Capt. Henry Duffy, president of the Air Line Pilots Association, said the report confirmed his union's contention that Eastern is threatened by safety problems and that a breakdown in communication could lead to more problems.
But both Lorenzo and Duffy said they were pleased Brock agreed to sit down with them, and Brock, appearing with Burnley and Allan McArtor, head of the Federal Aviation Administration, said he believes both sides are eager to end the conflict.
The Transportation Department began its investigation of Texas Air in April, responding to intense pressure from Congress, and at the same time slapped Eastern with $823,000 in fines for alleged safety violations.

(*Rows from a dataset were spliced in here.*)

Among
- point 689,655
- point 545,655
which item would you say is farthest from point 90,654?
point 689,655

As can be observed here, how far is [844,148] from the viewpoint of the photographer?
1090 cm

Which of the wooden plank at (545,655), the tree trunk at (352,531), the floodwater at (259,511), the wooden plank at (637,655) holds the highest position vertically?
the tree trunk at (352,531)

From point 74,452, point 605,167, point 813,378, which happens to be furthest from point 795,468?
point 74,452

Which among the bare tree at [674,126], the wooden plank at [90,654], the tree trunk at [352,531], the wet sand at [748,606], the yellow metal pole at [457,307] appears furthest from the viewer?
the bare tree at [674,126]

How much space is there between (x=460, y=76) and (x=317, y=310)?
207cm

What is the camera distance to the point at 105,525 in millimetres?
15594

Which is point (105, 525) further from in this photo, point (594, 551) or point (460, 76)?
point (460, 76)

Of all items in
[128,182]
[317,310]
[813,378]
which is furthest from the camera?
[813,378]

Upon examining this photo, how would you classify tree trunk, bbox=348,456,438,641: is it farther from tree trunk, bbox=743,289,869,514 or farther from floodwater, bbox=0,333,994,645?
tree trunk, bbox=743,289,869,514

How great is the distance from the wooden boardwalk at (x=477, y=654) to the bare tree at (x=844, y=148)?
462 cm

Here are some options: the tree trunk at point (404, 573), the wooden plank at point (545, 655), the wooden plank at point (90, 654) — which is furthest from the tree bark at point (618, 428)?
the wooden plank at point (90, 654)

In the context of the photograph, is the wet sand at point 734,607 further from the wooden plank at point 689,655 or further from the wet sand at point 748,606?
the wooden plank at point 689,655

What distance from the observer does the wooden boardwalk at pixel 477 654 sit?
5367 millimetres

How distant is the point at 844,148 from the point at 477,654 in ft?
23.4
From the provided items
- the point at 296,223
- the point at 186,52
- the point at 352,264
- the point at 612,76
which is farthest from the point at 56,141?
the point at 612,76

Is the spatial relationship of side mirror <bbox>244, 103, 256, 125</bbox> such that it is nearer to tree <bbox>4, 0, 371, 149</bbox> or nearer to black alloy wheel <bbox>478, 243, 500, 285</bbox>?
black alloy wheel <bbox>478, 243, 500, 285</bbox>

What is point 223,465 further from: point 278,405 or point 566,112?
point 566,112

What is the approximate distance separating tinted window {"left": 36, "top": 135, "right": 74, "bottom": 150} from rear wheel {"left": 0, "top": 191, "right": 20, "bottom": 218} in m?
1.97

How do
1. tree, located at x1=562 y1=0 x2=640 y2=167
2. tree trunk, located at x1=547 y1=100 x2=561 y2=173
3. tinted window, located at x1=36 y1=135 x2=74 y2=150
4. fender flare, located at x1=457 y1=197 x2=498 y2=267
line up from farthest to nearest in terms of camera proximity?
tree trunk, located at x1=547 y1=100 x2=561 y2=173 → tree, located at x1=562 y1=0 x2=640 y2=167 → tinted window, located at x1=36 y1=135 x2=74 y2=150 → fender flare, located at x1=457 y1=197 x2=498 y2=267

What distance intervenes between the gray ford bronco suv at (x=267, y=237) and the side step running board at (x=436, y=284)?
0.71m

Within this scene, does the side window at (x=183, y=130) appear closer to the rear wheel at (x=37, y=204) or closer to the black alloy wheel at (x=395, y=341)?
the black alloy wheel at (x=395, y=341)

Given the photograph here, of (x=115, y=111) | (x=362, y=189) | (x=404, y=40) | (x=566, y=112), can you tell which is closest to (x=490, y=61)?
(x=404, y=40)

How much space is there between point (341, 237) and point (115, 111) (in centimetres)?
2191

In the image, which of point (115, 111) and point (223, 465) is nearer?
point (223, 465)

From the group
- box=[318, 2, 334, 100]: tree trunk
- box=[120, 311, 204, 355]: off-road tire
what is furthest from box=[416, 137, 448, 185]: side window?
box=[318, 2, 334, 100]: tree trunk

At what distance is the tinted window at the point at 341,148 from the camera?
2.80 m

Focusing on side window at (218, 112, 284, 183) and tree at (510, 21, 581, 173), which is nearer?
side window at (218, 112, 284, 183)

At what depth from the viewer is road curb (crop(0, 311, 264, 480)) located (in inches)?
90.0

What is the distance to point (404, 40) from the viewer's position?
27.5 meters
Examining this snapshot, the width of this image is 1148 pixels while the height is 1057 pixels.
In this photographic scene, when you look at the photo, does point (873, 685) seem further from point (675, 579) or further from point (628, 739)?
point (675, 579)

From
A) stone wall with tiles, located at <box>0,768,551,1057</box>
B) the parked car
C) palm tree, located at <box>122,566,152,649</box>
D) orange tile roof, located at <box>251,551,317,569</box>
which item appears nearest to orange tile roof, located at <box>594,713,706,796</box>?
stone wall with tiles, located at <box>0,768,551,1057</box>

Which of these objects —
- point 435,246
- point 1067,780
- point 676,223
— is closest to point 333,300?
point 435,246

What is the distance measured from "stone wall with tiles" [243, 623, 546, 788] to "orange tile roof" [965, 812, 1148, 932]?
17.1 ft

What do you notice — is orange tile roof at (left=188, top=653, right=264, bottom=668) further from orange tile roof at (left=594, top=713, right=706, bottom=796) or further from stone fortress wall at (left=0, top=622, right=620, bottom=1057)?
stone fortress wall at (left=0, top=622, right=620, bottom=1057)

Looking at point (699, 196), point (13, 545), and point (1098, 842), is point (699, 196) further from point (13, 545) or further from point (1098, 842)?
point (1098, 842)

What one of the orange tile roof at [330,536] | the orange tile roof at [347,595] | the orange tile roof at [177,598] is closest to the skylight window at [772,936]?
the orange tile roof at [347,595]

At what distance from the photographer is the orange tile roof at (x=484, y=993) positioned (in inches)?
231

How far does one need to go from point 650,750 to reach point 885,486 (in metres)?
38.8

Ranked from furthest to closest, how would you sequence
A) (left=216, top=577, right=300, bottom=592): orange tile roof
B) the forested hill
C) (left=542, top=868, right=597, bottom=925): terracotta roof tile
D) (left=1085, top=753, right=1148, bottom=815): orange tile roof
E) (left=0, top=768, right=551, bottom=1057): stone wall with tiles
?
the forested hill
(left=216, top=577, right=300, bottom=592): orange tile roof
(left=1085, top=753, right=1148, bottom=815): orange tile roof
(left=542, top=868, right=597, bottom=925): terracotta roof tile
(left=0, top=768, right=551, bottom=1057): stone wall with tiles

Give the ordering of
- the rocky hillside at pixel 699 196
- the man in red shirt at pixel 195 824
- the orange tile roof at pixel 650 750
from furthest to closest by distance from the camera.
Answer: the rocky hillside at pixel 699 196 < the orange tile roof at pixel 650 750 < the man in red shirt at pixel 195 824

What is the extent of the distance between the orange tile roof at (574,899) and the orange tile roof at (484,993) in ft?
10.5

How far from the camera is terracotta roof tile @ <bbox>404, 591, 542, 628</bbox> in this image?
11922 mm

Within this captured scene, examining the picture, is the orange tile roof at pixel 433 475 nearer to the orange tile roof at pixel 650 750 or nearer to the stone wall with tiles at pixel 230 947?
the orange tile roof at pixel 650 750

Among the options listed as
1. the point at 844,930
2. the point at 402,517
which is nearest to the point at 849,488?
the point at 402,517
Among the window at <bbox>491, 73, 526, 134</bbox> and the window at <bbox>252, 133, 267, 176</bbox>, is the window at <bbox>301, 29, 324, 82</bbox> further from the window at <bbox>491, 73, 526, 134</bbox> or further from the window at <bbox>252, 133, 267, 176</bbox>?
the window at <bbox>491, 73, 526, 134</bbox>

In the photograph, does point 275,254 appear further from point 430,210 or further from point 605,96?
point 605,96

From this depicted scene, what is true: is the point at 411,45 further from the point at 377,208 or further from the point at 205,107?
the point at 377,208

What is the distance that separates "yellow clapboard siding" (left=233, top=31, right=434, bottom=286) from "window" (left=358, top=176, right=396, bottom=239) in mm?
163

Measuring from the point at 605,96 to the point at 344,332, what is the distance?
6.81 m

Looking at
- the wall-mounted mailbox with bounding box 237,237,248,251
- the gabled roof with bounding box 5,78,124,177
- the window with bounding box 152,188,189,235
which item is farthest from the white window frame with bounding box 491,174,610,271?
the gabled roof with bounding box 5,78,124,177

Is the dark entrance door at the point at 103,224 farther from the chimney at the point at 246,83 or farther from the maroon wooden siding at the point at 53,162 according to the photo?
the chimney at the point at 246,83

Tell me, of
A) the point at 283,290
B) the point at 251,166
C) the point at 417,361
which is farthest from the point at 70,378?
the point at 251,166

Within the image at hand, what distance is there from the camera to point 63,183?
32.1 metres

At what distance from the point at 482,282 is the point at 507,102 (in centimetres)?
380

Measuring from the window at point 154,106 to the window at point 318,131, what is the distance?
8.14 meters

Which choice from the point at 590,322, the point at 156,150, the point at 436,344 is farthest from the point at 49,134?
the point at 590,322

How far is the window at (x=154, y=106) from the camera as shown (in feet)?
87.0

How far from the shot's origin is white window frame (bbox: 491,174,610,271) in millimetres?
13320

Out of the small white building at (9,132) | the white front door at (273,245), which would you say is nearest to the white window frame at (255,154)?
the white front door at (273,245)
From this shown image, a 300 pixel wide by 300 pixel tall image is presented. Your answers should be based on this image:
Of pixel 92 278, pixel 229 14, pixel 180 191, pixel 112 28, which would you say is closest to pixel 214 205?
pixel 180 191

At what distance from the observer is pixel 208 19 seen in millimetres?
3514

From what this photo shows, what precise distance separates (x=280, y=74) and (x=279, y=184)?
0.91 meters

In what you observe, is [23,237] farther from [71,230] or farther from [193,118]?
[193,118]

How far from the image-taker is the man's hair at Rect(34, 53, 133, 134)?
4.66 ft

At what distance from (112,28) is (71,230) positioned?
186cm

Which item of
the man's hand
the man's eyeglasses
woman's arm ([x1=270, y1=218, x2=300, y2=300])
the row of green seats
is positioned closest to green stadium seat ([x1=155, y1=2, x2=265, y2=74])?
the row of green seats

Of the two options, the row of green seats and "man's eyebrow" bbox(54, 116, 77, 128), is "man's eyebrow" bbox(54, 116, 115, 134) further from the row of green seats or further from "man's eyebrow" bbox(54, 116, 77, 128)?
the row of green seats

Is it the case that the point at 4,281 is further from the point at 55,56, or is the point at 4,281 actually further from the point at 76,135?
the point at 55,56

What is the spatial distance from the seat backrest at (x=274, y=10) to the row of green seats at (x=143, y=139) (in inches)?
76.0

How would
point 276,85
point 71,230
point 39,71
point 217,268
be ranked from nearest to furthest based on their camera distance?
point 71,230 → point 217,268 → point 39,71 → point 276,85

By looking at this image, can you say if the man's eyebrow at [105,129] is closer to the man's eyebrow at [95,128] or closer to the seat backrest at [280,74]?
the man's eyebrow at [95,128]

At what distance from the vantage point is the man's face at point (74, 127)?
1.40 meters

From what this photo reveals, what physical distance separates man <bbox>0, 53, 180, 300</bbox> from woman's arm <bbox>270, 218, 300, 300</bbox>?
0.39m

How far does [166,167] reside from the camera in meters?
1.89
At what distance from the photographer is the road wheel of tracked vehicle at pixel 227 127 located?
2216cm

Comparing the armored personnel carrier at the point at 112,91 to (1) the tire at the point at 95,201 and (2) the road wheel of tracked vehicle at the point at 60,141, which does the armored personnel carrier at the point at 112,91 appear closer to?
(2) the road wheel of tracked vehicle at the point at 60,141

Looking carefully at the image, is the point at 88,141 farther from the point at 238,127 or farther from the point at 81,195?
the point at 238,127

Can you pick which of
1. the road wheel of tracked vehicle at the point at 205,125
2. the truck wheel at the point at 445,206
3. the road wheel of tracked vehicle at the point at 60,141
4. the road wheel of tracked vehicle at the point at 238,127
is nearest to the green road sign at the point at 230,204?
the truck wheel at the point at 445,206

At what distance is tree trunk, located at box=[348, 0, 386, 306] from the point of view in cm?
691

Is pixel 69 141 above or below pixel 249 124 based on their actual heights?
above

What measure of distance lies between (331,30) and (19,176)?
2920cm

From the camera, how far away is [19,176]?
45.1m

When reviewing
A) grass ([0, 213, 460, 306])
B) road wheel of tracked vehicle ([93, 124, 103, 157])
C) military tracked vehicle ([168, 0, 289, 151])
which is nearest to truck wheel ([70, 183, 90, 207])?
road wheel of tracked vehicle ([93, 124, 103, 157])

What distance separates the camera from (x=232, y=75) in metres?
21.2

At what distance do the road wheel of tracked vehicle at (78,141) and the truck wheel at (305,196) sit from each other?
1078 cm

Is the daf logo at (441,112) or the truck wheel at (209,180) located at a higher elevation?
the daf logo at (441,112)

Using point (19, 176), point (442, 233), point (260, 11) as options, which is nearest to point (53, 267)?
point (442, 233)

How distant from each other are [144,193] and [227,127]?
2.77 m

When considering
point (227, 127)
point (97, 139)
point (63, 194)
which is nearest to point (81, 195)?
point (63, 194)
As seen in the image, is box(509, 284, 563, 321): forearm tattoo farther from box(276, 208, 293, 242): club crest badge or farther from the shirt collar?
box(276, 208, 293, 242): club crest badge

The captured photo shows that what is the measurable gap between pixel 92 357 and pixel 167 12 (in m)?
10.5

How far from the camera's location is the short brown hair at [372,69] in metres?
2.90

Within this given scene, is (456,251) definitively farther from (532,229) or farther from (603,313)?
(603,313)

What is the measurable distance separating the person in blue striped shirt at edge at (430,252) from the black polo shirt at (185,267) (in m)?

At the time, McArtor said the FAA was concerned about apparently repeated failures by Eastern to obey federal safety regulations. Outlining the report Thursday, McArtor said the FAA found some problems with line maintenance and several safety programs but also found Eastern had taken corrective steps.
The agency will continue to monitor those safety problems to ensure the corrections are completed, McArtor said. None of the problems uncovered would have endangered aircraft in the short term if service had continued, he said.
Because of the ramp inspections, Eastern had to pull 30 percent of its airplanes out of service for repairs at some point during the last month.
At Continental, about 14 percent of the aircraft came out of service to make repairs at some point during the month. Texas Air's commuter airlines - Bar Harbor Airways, Provincetown Boston Airlines, Rocky Mountain Airlines and Brit Airways - had to withdraw 20 percent of their planes at some point.